Vaclav Havel
(1936-2011), playwright, poet, political dissident and president of the Czech
Republic, was several times imprisoned between 1970 and 1989. In this period of
extreme solitude he had time to read a lot of books and to think about philosophical
themes such as the relationship
between human identity and immortality.
He wrote letters to his wife Olga* from his cell in which he
described the discomfort, his pains and sickness under the unhealthy conditions
in prison. But in spite of everything there was one thing that could give him a
feeling of harmony and mental balance he wrote and that was
making tea by himself. The daily cup of Earl Grey gave him solace and a little sense of freedom. And as he wrote on the 27th of October
1980, he don’t made tea only for himself, but in order to survive, in his
thoughts he actually made tea symbolic for his love Olga, for his family, his
friends, for outsiders, for the world.
Today, I have also made
Earl Grey.

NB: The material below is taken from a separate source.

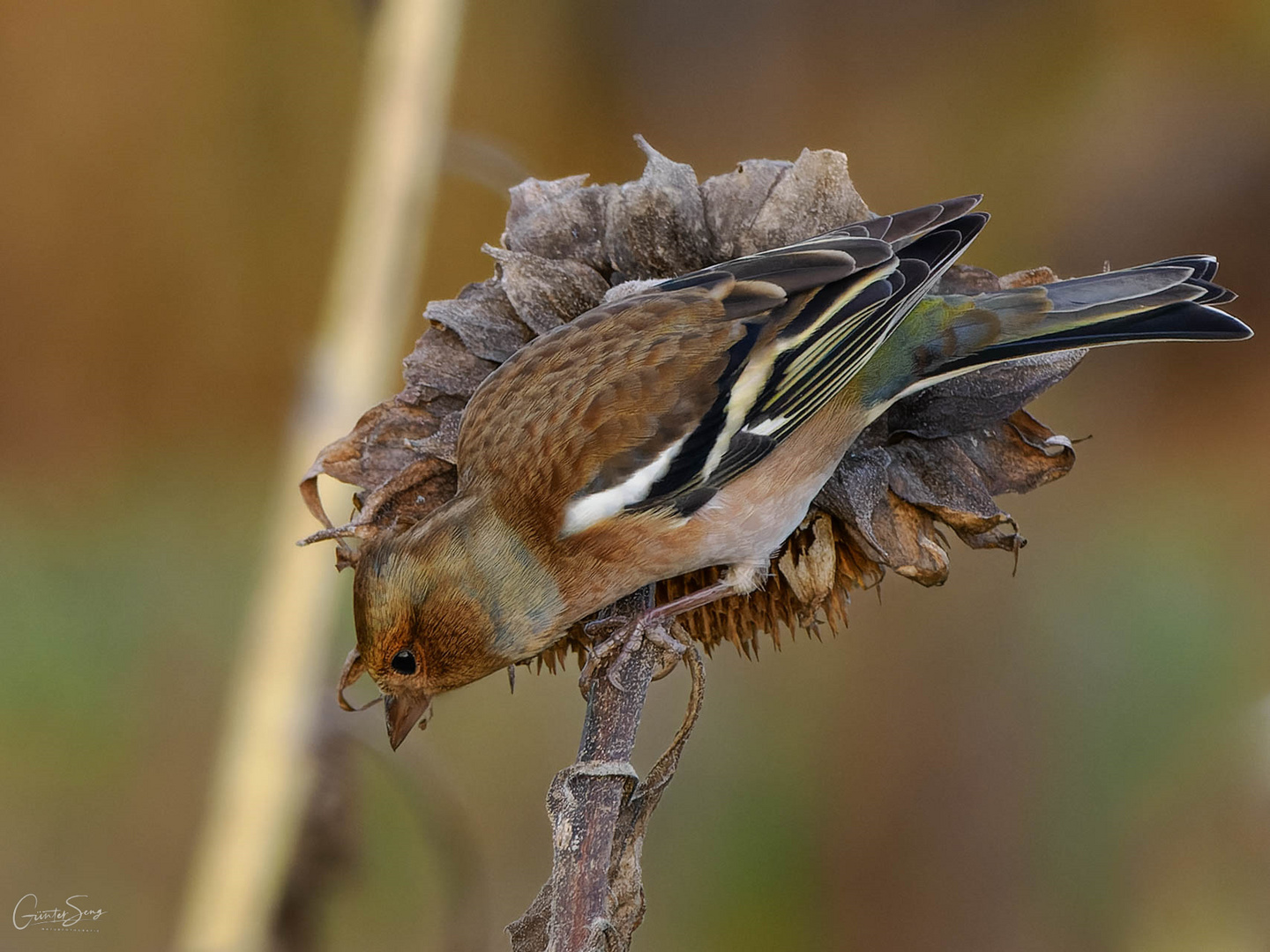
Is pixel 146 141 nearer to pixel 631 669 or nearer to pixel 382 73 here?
pixel 382 73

Earl Grey is a blend of black tea, flavoured with
oil of the rind of the bergamot orange. It’s a pretty pithy tea with a
pronounced citrus taste.
He is named after Lord
Charles Grey the 2nd, British Prime Minister in the 1830s. A legend
tells how the blend was created by accident when a gift for Charles Grey of tea
and bergamot oranges were shipped together from China to England and the fruit
flavour was absorbed by the tea during shipping.